Wenn das Markenschutzgesetz vom Ausländer, der ein Warenzeichen anmeldet, fordert, daß er mit der Anmeldung zugleich die Erklärung verbinde, sich für Klagen auf Grund dieses Gesetzes der Gerichtsbarkeit des Handelsgerichtes zu Leipzig zu unterwerfen, so können hiermit der Natur der Sache nach nur solche Klagen gemeint sein, zu welchen die in Frage stehende Anmeldung bezw. Eintragung Anlaß giebt.

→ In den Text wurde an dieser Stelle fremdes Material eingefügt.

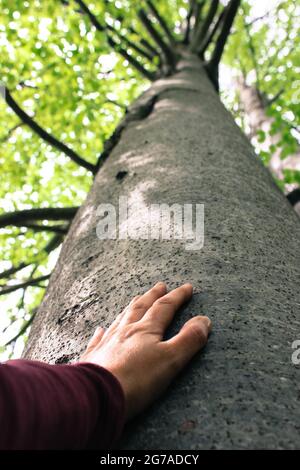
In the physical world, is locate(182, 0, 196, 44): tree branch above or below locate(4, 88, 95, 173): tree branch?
above

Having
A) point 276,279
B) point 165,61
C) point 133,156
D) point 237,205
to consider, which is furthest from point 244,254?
point 165,61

Eine Unterwerfung so allgemeiner Art, daß sie alle Klagen umfaßte, welche irgendwie wegen Mißbrauches eines Warenzeichens oder der Firma auf Grund des Markenschutzgesetzes erhoben werden könnten, ganz ohne Rücksicht darauf, ob sie im Zusammenhange mit dem angemeldeten Warenzeichen stehen, wäre etwas so Abnormes und den gewöhnlichen Prinzipien Widerstreitendes (wie sie denn von der Civilprozeßordnung in §. 40 ausdrücklich für wirkungslos erklärt ist), daß unmöglich angenommen werden kann, sie sei vom Gesetzgeber gewollt.
Hierfür spricht entschieden auch die Entstehungsgeschichte der in Frage stehenden Bestimmung.

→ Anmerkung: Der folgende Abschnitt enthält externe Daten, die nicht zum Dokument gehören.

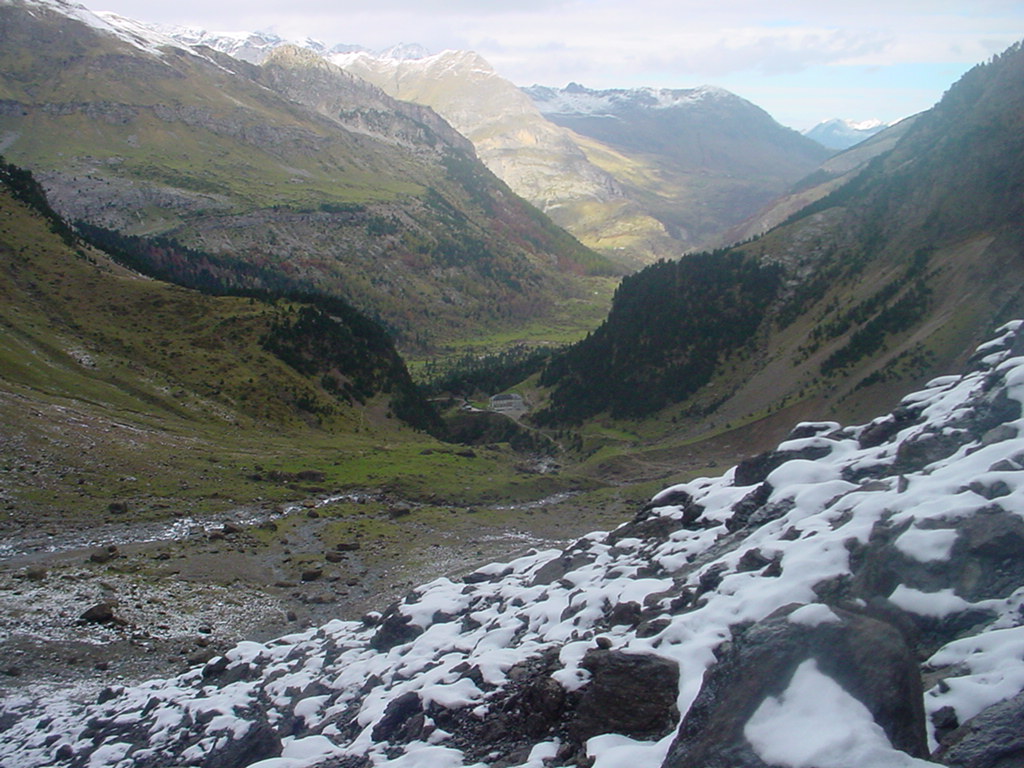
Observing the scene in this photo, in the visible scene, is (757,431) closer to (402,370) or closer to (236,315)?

Dieselbe lautete im Gesetzentwurfe dahin:
"mit der Erklärung zu erfolgen, daß sich der Anmeldende für Klagen auf Grund des §. 11 der Gerichtsbarkeit dieses Gerichtes unterwirft."
Nach dem Inhalte des §.11 a. a. O. (gleichlautend mit dem jetzigen §. 11) konnte kein Zweifel bestehen, daß nur die Klagen auf Löschung des angemeldeten und eingetragenen Warenzeichens gemeint waren. Der Vorschlag, die jetzige Fassung zu wählen, wurde mit der Erwägung begründet, daß kein Anlaß bestehe, die Unterwerfung auf die Löschungsklagen zu beschränken, vielmehr es sich empfehle, sie auf alle anderen Klagen auszudehnen. Diesem Vorschlage traten die Vertreter der Regierung bei, und es wurde ohne weitere Diskussion die jetzige Fassung vom Reichstage beschlossen.
Hiernach könnte behauptet werden, es sei nichts weiter beabsichtigt gewesen, als die zu enge Fassung des Gesetzes auch auf alle anderen Klagen, welche das angemeldete Warenzeichen als solches betreffen, z. B. auf einfache Feststellungsklagen, Entschädigungsklagen etc. auszudehnen, sodaß also Klagen, zu denen zwar das angemeldete Warenzeichen Anlaß giebt, die aber nur den Mißbrauch der Firma betreffen, ausgeschlossen wären. Allein, wenn auch eine so beschränkende Auslegung der allgemeinen Ausdrucksweise des Gesetzes gegenüber unstatthaft erscheint, so ist doch jedenfalls soviel außer Zweifel, daß dem Gesetzgeber die Absicht ferngelegen hat, eine ganz allgemeine, von jedem Zusammenhange mit dem angemeldeten Warenzeichen absehende, Unterwerfung zu verlangen. Könnten übrigens noch Zweifel betreffs der Absicht des Gesetzes bestehen, so würden diese, da eine Ausnahmsbestimmung in Frage steht, in einschränkendem Sinne zu lösen sein.
Nach den vorerörterten Prinzipien erscheint die Zuständigkeit des Landgerichtes zu Leipzig begründet, soweit die Klage darauf gerichtet ist, der Beklagten den Gebrauch der angemeldeten Marke Nr. 2956 zu untersagen, jedoch nicht begründet, soweit der Beklagten allgemein untersagt sein soll, sich der in Frage stehenden Firma zur Bezeichnung ihrer Waren zu bedienen."